Start of ENTRIES SHOWN
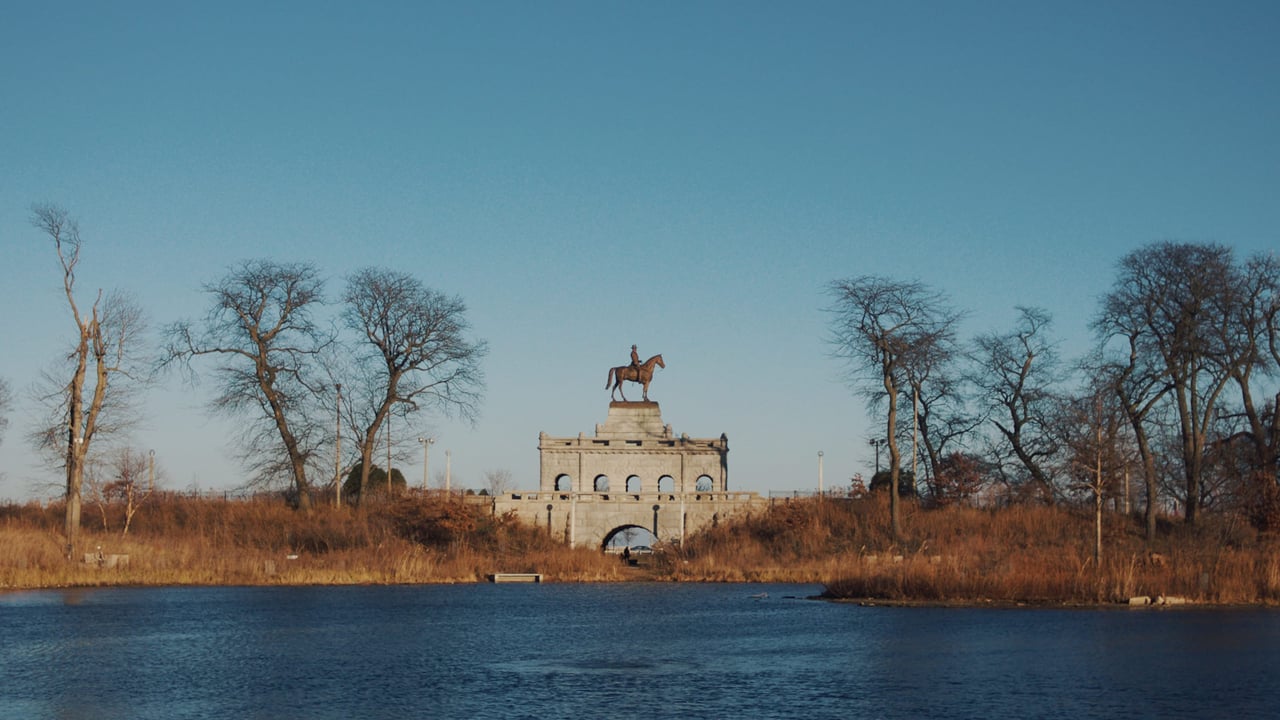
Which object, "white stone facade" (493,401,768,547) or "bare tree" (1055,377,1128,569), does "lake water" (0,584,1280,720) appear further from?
"white stone facade" (493,401,768,547)

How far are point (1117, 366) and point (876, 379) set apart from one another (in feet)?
31.0

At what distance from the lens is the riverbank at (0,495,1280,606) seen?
34094 mm

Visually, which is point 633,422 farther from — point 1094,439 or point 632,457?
point 1094,439

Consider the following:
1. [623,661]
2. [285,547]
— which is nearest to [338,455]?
[285,547]

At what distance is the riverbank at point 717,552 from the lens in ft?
112

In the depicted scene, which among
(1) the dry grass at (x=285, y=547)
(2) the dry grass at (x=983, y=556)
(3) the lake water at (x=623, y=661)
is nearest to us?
Answer: (3) the lake water at (x=623, y=661)

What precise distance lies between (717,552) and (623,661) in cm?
2943

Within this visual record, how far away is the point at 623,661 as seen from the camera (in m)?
22.9

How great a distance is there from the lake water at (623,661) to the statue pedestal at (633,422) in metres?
30.4

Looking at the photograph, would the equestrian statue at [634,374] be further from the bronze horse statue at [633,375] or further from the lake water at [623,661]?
the lake water at [623,661]

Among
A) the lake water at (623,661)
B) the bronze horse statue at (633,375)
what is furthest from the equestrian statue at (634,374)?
the lake water at (623,661)

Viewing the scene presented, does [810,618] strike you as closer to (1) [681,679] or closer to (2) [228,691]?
(1) [681,679]

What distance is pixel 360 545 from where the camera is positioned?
2010 inches

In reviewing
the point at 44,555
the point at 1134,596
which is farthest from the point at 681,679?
the point at 44,555
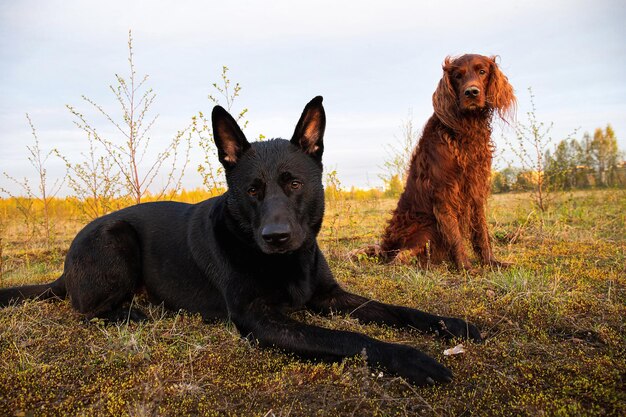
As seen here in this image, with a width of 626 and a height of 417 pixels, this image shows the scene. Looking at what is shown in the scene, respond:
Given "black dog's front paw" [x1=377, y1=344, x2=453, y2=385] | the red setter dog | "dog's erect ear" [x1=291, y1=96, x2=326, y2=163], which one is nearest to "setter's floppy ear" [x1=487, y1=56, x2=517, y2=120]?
the red setter dog

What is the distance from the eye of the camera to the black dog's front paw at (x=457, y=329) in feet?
7.87

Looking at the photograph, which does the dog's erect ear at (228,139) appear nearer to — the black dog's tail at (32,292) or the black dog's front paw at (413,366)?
the black dog's front paw at (413,366)

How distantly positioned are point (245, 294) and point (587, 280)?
10.3 ft

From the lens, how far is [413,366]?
6.29 feet

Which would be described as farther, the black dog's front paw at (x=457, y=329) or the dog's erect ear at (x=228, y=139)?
the dog's erect ear at (x=228, y=139)

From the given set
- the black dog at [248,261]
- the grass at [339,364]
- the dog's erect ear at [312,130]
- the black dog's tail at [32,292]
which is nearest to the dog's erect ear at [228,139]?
the black dog at [248,261]

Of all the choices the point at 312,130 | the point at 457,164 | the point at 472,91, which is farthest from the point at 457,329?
the point at 472,91

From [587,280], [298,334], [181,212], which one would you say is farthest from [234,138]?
[587,280]

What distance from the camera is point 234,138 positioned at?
2.83m

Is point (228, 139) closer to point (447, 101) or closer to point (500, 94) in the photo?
point (447, 101)

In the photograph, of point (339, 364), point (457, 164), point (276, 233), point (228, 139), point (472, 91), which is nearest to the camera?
point (339, 364)

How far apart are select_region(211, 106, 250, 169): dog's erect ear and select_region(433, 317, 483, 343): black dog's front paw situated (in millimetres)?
1715

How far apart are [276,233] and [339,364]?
78 cm

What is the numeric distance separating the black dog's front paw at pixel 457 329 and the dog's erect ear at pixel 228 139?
1715mm
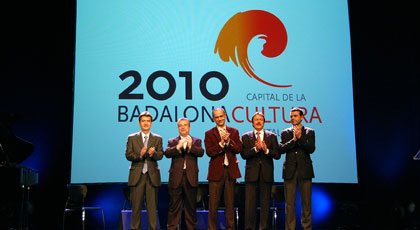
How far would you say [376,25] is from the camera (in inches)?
316

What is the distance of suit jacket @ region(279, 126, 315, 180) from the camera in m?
5.25

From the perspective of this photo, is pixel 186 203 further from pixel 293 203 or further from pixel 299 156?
pixel 299 156

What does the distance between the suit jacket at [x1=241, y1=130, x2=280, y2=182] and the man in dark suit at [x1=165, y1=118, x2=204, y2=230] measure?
1.84ft

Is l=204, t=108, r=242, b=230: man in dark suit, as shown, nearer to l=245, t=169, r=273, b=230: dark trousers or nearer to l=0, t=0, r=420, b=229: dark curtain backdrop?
l=245, t=169, r=273, b=230: dark trousers

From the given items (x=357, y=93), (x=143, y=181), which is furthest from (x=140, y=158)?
(x=357, y=93)

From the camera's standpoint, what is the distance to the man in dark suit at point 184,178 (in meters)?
5.28

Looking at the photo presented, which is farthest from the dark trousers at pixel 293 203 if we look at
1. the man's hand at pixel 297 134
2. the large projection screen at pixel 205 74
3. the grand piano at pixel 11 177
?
the grand piano at pixel 11 177

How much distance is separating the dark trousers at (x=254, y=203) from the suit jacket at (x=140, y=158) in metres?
1.12

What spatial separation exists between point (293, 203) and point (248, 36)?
313 centimetres

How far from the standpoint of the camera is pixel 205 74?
7.07m

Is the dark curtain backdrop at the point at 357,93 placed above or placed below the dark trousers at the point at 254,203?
above

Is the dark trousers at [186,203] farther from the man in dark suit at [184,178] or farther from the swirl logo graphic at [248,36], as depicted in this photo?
the swirl logo graphic at [248,36]

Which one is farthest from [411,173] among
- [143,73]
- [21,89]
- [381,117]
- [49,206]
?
[21,89]

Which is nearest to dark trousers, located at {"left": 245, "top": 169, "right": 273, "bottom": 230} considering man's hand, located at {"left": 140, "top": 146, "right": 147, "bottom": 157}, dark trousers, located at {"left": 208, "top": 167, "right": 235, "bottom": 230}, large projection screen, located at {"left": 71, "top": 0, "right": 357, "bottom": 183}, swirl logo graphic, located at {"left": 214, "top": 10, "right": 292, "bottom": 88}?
dark trousers, located at {"left": 208, "top": 167, "right": 235, "bottom": 230}
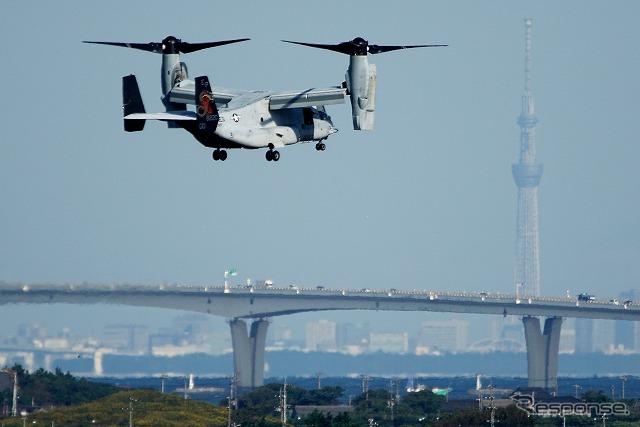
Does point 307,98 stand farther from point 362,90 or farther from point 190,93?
point 190,93

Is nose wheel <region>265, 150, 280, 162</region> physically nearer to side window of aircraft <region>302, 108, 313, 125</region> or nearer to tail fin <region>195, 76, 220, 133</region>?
side window of aircraft <region>302, 108, 313, 125</region>

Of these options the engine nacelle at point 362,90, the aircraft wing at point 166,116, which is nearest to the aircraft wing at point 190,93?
the aircraft wing at point 166,116

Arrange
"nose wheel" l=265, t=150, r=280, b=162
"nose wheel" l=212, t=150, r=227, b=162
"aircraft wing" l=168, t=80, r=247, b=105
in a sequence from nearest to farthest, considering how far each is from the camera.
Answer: "nose wheel" l=212, t=150, r=227, b=162 < "nose wheel" l=265, t=150, r=280, b=162 < "aircraft wing" l=168, t=80, r=247, b=105

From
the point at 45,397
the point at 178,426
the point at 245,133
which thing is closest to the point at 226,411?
the point at 178,426

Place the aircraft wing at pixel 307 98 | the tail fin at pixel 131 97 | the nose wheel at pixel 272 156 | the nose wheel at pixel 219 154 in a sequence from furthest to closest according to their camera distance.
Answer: the aircraft wing at pixel 307 98, the nose wheel at pixel 272 156, the nose wheel at pixel 219 154, the tail fin at pixel 131 97

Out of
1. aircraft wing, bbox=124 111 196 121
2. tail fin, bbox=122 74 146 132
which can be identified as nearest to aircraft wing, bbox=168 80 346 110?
tail fin, bbox=122 74 146 132

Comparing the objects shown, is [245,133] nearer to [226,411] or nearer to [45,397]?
[226,411]

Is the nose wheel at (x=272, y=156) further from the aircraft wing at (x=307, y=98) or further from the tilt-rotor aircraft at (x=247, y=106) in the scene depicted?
the aircraft wing at (x=307, y=98)
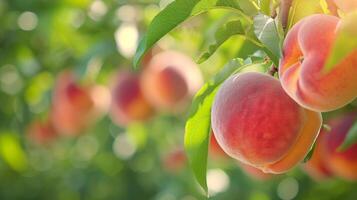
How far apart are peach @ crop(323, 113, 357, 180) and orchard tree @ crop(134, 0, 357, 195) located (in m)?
0.38

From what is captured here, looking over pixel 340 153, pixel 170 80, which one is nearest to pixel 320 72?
pixel 340 153

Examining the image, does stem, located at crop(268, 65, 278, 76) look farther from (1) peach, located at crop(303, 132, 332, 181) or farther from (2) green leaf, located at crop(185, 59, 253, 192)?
(1) peach, located at crop(303, 132, 332, 181)

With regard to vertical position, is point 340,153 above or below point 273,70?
below

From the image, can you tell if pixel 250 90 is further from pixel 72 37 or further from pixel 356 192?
pixel 72 37

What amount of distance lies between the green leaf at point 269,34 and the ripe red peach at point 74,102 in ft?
4.86

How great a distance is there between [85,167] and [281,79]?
2494mm

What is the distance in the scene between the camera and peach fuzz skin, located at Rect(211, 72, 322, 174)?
2.78ft

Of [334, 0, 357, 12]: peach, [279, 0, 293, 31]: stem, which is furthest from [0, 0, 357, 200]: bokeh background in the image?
[334, 0, 357, 12]: peach

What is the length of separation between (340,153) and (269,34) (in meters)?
0.57

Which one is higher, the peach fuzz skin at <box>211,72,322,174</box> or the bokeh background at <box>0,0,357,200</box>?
the peach fuzz skin at <box>211,72,322,174</box>

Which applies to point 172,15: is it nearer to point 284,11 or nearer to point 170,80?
point 284,11

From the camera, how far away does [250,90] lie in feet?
2.85

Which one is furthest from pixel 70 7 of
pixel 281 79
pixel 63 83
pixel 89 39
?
pixel 281 79

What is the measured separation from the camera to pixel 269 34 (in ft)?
2.93
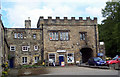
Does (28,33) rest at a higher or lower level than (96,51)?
higher

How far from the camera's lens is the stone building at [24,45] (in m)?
38.4

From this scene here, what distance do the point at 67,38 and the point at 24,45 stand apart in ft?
28.1

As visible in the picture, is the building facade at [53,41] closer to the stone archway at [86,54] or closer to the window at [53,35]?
the window at [53,35]

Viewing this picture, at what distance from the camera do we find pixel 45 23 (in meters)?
39.3

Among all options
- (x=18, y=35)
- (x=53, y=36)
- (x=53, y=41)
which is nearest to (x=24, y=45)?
(x=18, y=35)

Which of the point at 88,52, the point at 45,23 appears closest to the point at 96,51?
the point at 88,52

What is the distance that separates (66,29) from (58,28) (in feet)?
5.34

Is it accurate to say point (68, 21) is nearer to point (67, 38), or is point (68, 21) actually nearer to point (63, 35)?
point (63, 35)

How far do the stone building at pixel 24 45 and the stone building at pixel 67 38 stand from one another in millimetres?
1492

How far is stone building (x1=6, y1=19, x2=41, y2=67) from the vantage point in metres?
38.4

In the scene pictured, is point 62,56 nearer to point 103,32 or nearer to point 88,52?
point 88,52

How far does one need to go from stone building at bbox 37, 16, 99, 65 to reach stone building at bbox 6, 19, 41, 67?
149 cm

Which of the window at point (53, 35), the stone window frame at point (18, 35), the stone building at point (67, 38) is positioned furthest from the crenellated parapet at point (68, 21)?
the stone window frame at point (18, 35)

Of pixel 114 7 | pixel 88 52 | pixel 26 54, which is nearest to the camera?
pixel 26 54
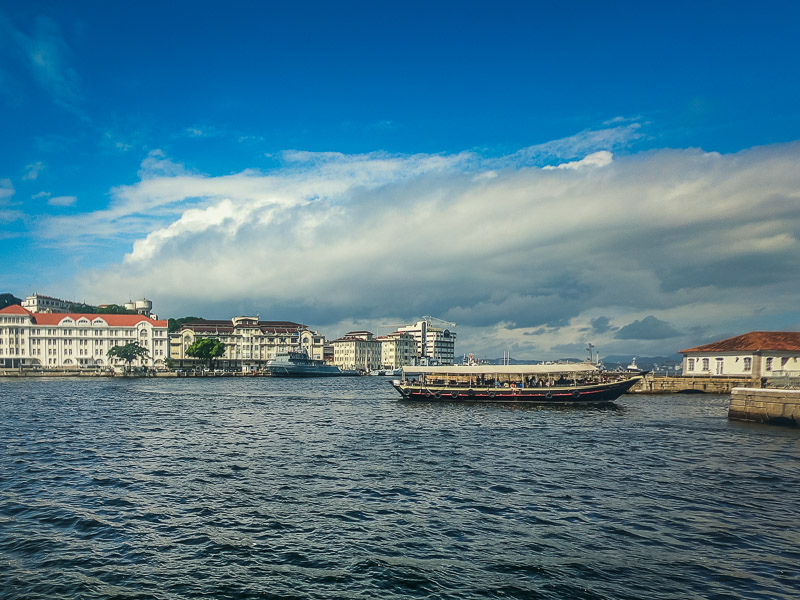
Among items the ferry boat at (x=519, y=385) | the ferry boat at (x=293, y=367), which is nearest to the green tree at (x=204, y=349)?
the ferry boat at (x=293, y=367)

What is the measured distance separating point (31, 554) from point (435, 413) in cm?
4273

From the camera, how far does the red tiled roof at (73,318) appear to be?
173 meters

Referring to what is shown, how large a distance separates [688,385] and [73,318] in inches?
6934

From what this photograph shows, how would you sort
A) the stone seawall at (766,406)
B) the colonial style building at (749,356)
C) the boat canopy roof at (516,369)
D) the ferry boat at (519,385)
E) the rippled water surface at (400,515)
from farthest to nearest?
the colonial style building at (749,356)
the boat canopy roof at (516,369)
the ferry boat at (519,385)
the stone seawall at (766,406)
the rippled water surface at (400,515)

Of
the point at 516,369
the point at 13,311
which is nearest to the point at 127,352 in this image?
the point at 13,311

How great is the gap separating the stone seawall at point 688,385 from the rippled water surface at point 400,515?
45174 mm

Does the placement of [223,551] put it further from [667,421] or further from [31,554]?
[667,421]

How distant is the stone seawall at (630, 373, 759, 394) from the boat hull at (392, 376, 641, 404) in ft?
71.8

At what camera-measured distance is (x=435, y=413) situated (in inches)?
2199

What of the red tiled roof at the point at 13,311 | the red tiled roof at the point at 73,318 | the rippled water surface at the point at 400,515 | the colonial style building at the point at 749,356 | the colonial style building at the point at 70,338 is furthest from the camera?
the red tiled roof at the point at 73,318

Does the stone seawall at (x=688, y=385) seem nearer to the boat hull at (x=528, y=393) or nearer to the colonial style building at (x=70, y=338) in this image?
the boat hull at (x=528, y=393)

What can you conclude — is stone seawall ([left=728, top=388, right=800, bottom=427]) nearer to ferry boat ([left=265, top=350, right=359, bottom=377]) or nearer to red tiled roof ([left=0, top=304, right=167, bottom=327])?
ferry boat ([left=265, top=350, right=359, bottom=377])

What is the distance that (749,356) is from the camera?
7844 centimetres

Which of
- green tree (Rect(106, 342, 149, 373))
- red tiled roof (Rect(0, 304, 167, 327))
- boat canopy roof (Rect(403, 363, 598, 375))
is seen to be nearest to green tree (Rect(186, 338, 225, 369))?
green tree (Rect(106, 342, 149, 373))
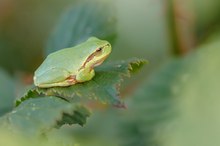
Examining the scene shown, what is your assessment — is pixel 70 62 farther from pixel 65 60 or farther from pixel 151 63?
pixel 151 63

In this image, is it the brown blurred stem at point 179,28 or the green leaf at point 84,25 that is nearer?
the green leaf at point 84,25

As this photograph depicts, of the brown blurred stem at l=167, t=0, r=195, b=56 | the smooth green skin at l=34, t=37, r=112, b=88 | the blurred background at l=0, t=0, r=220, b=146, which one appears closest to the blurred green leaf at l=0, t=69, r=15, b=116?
the blurred background at l=0, t=0, r=220, b=146

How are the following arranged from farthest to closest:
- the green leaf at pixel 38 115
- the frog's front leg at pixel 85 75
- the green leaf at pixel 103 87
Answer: the frog's front leg at pixel 85 75
the green leaf at pixel 103 87
the green leaf at pixel 38 115

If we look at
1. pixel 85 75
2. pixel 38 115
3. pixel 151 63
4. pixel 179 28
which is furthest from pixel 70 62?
pixel 151 63

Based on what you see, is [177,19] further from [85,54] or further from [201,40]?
[85,54]

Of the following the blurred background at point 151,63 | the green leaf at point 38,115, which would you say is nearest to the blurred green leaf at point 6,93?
the blurred background at point 151,63

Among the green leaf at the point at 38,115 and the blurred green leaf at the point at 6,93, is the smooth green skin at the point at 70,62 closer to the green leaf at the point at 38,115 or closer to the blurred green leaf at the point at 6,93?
the blurred green leaf at the point at 6,93

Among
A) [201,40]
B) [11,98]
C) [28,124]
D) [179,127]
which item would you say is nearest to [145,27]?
[201,40]
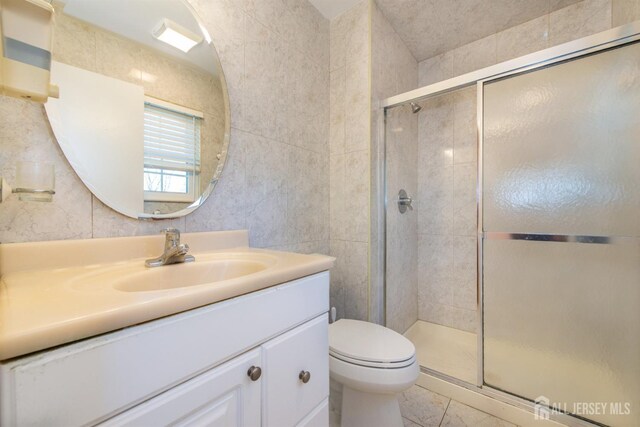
End of ENTRIES SHOWN
■ **EXERCISE DESCRIPTION**: Extract from the records above every line that contains the word "would", and treat case as significant when matching.

■ **EXERCISE ANSWER**:
Looking at the photograph, would the equestrian statue at [634,374] be further from the bronze horse statue at [633,375] or further from the lake water at [623,661]?
Which would be described as farther, the black dog's front paw at (x=457, y=329) or the dog's erect ear at (x=228, y=139)?
From [587,280], [298,334], [181,212], which one would you say is farthest from [234,138]?
How far would you say [376,25] is from the camera (in inches)?
From what this photograph shows, how would you sort
Of the following the blurred background at point 151,63 | the green leaf at point 38,115, which would you say is nearest to the blurred green leaf at point 6,93?
which item would you say is nearest to [145,27]?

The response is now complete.